Around 400 decision-makers, researchers and cultural practitioners from across the Nordic Region attended the conference to discuss integration and inclusion in the cultural sector, based on three new reports on the issue. The event was part of the Swedish programme for the Presidency of the Nordic Council of Ministers 2018. Minister for Culture and Democracy Alice Bah Kuhnke stressed the need for Nordic co-operation:

 “It’s really important for me that I establish close relationships with my Nordic colleagues, in order to explore how culture can help to make society more inclusive.”  

Equal opportunities for all

The reports indicate a lack of diversity in public-sector cultural institutions. The number of employees with non-indigenous ethnic backgrounds is increasing, but not at the same pace as in the population at large.

 “There is good reason to study the obstacles that are standing in the way,” says Erik Peurell, a researcher at the Swedish Agency for Cultural Policy Analysis in the Nordic Region. Among the topics discussed at the conference were recruitment procedures and the need for new thinking.   

However, significant variations were identified between different parts of the cultural sphere.

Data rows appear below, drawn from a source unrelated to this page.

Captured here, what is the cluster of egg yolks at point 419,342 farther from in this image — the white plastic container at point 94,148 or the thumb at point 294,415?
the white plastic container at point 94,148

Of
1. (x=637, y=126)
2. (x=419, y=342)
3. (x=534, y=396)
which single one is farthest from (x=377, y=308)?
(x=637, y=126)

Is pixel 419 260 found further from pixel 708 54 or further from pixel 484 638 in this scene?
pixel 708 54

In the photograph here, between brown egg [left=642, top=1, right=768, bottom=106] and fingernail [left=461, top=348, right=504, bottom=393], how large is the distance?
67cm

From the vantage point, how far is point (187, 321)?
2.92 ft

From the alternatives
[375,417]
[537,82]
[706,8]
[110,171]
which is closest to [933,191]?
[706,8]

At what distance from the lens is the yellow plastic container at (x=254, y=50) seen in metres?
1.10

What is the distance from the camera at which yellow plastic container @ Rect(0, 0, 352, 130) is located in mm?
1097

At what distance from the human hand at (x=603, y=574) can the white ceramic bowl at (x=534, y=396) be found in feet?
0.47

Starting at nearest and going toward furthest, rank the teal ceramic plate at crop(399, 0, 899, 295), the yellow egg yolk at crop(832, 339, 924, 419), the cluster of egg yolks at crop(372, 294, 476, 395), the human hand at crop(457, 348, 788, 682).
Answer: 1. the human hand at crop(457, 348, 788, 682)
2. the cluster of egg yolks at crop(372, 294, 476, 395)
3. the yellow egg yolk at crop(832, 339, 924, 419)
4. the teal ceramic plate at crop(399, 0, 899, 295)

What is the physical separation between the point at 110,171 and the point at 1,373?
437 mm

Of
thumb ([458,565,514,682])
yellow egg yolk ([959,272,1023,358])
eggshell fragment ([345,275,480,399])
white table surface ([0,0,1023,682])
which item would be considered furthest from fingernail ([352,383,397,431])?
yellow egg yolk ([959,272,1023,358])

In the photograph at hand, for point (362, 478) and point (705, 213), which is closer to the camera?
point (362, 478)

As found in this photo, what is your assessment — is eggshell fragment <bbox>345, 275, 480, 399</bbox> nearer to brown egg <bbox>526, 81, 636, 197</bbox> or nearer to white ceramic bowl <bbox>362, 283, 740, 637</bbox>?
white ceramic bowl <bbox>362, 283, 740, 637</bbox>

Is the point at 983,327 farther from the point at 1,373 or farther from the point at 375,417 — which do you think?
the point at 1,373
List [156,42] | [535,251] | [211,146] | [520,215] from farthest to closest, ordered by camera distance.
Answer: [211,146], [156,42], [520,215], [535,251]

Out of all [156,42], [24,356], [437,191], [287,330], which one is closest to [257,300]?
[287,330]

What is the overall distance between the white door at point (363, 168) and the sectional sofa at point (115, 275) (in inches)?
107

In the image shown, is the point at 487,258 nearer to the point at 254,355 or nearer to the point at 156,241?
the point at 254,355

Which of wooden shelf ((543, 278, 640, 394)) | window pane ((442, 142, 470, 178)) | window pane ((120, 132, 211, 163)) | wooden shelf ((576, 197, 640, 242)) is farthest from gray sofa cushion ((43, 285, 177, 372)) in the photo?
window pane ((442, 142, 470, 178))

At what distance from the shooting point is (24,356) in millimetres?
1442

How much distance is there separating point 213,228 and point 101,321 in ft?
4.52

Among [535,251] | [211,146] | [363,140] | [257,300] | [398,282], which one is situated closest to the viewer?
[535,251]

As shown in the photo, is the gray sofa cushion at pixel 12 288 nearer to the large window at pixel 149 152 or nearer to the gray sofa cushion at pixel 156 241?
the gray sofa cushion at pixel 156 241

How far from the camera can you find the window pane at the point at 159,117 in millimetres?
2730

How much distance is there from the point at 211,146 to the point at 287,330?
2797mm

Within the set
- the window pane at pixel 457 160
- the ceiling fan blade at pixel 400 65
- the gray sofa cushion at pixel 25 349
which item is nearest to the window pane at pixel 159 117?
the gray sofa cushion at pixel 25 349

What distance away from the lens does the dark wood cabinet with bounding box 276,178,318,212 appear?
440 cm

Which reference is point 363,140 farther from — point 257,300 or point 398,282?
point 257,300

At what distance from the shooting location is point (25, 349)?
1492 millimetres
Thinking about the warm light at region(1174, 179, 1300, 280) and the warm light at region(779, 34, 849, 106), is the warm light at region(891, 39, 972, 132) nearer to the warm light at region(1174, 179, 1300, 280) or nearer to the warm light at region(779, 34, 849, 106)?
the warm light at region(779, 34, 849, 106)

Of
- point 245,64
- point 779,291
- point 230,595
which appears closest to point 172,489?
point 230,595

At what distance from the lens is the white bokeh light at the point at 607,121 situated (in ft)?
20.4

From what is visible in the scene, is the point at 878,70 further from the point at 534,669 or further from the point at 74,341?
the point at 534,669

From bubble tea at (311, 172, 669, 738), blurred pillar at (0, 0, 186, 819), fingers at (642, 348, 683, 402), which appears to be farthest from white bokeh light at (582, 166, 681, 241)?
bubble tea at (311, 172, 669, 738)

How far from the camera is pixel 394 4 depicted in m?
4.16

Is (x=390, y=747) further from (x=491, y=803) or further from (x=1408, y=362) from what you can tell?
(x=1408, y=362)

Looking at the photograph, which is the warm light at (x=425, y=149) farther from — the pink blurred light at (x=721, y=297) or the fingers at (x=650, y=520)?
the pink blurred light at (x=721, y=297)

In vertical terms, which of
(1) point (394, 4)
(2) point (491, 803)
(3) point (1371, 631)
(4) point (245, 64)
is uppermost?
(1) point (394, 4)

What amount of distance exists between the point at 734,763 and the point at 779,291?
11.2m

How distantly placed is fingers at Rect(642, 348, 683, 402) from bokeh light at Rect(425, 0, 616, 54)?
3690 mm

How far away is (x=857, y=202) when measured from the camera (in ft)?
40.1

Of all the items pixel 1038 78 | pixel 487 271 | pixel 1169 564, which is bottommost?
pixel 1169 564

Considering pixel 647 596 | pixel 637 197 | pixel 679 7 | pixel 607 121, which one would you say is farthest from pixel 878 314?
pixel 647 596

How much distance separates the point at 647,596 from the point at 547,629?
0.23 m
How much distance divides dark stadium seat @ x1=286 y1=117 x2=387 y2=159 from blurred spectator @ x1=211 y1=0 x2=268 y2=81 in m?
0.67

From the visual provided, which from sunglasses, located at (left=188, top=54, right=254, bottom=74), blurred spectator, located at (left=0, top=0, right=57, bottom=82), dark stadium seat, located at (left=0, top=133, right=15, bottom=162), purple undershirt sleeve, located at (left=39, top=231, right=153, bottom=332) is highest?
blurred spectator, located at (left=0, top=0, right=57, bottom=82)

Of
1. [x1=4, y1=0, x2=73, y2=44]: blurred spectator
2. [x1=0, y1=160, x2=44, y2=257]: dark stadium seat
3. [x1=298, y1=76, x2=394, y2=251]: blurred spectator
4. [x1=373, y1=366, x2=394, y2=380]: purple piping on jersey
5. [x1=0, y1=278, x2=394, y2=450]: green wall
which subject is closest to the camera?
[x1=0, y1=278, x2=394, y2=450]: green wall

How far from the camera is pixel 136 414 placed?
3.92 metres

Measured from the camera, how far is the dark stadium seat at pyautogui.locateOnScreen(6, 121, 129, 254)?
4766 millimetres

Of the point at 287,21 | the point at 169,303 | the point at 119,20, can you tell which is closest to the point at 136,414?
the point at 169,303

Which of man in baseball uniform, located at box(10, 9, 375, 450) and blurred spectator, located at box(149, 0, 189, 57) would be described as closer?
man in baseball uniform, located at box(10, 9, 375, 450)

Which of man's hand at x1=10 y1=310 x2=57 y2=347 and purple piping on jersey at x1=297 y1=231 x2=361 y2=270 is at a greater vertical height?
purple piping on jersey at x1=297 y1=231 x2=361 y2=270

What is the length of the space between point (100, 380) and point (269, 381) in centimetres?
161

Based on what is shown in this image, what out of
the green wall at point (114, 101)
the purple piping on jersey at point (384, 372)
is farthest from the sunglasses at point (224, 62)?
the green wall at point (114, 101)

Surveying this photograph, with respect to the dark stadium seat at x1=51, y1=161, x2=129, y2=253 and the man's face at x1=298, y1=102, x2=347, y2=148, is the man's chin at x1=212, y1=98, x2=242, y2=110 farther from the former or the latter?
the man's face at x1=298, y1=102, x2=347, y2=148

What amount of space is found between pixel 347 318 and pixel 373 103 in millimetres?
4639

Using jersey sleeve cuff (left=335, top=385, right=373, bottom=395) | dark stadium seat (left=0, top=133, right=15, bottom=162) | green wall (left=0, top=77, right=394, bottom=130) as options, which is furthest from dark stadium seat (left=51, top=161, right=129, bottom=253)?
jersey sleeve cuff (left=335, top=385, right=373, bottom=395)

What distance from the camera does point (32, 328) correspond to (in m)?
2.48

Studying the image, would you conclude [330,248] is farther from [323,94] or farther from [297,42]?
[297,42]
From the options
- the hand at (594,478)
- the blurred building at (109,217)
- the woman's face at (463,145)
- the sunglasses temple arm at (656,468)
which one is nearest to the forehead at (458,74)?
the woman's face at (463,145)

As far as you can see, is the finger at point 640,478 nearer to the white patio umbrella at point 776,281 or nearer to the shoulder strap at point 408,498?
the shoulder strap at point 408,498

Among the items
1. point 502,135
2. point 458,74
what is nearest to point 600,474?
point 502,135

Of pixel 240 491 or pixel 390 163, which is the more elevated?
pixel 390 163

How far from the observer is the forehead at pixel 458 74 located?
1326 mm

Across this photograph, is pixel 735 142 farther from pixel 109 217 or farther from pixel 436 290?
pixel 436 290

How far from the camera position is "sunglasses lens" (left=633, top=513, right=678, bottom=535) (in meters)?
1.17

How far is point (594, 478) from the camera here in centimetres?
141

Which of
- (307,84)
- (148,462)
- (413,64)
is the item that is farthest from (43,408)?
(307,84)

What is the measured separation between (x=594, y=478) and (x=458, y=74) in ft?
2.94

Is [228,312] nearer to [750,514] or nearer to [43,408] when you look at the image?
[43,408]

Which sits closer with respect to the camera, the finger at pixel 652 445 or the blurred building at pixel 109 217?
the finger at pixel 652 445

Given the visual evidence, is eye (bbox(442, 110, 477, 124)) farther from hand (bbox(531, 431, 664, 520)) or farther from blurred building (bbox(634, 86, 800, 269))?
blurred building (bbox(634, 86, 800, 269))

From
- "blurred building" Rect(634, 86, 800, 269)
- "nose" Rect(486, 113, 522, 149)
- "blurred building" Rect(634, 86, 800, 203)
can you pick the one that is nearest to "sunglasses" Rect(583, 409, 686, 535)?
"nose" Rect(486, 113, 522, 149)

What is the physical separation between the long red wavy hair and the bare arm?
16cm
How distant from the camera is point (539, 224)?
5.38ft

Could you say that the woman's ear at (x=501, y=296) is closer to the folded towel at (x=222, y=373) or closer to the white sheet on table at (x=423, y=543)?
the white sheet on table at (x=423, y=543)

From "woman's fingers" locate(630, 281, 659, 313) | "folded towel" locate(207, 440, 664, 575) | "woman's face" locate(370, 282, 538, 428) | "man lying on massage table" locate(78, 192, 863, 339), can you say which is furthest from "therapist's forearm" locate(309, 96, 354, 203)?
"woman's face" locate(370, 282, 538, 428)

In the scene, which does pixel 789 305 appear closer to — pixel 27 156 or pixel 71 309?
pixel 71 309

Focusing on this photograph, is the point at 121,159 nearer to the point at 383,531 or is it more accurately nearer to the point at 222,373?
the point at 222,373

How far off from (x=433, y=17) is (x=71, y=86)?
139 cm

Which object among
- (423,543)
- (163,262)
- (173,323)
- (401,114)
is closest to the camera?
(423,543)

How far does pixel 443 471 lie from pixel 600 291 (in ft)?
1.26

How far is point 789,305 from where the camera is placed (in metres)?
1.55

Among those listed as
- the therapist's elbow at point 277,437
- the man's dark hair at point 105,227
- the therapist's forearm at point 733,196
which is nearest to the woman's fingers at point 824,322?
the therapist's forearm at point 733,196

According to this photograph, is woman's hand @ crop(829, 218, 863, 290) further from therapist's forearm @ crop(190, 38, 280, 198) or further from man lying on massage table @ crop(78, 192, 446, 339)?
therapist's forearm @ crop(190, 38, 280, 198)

Orchestras, for example, have a high percentage of members with a non-indigenous ethnic background compared to the museum sector. 

Iceland has the most women in management positions

The public-sector cultural institutions in the Nordic Region have a better gender balance than ethnic balance, but the opportunities  for power and influence vary significantly.

Iceland is the only country with more women in management positions than men – 75%, compared with 42% in Denmark.

Compared with the labour market as a whole, public-sector cultural institutions are ahead of the pack. In Iceland, 38% of management positions are held by women; in Denmark, 26%.   

#MeToo showing the way

“The statistics show that not everybody is on board and that we need to work harder on these issues here in the Nordic Region. #MeToo is a movement for social change that will hopefully inspire others to tackle topical themes such as gender equality, other forms of equality, and integration,” said Mikael Höysti, Head of the Culture Department at the Nordic Council of Ministers, in the closing address of the conference.

Despite the major challenges ahead, the reports pave the way for improvements. 

 “Unlike in the past, at least now we have statistics for this area,” as Niels Righolt, Managing Director of the Danish Centre for Arts & Interculture in Copenhagen, puts it.

Karolina Windell, Director of the Swedish Agency for Cultural Policy Analysis in the Nordic Region, also places great value on systematically following up on questions about gender equality and diversity in the Nordic cultural sector.

 “We need a sound knowledge base in order to understand what makes cultural life inclusive or exclusive – and it is equally important to spread that knowledge. The Nordic Cultural Policy Day is a forum for exchanging knowledge and engaging in dialogue that will contribute to the level of collective insight and action,” she said.


“Who gets to be included?” was arranged by the Swedish Agency for Cultural Policy Analysis in the Nordic Region and Arts Council Norway, and held in Stockholm on 29 January 2018.